В качестве выразительного примера можно сослаться на экстравагантное предположение Дж. Перски и У. Грампа о том, что «невидимая рука» в понимании Смита – это окольный способ обеспечения военной безопасности страны (укрепления ее обороноспособности) [Persky, 1989; Grampp, 2000]. Он, по их мнению, имел в виду ситуацию, когда, преследуя собственные интересы, боящиеся риска торговцы предпочитают удерживать свой капитал внутри страны вместо того, чтобы экспортировать его за рубеж, но чем больше внутренний капитал нации, тем больше у нее ресурсов для содержания армии. Естественно, в намерения самих торговцев этот непреднамеренный результат входить никак не мог.

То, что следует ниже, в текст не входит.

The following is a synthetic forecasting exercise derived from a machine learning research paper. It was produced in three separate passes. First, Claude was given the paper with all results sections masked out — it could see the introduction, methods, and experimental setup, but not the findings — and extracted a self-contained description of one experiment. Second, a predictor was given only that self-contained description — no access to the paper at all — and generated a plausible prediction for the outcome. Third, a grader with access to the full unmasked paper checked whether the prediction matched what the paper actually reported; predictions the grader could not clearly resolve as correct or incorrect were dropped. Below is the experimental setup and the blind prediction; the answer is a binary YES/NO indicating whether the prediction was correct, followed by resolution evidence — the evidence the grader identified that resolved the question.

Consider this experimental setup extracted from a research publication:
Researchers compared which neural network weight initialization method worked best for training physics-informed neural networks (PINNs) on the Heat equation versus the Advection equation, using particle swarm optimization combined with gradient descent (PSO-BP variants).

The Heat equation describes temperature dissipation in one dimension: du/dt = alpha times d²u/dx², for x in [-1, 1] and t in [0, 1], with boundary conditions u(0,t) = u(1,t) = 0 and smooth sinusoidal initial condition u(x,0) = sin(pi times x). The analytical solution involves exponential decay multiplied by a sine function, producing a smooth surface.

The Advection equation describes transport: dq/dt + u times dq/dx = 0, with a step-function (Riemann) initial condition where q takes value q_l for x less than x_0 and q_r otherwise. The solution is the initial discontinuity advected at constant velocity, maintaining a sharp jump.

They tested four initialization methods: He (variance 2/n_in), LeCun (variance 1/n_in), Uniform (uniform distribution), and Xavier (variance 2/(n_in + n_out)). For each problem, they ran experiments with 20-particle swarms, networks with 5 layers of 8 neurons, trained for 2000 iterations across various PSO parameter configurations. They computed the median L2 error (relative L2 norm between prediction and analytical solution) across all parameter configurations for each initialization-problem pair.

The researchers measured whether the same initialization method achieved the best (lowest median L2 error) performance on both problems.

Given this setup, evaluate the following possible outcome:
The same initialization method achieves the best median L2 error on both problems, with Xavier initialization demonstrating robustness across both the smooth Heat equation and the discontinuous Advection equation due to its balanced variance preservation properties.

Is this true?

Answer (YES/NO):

Однако подобную трактовку трудно признать убедительной хотя бы потому, что в пассаже о «невидимой руке» в «Богатстве народов» слово «оборона» отсутствует. По сути, рассуждения Перски и Грампа строятся на полисемии термина security («безопасность»). В отрывке про «невидимую руку» Смит говорит о «безопасности» в смысле защищенности (сохранности) капитала торговцев, тогда как через несколько страниц обращается к теме «безопасности» уже в смысле обеспечения военной мощи страны. Смешение разных значений термина security и делает возможным ошибочный вывод о том, что непреднамеренным результатом действия «невидимой руки» Смит считал укрепление обороноспособности нации.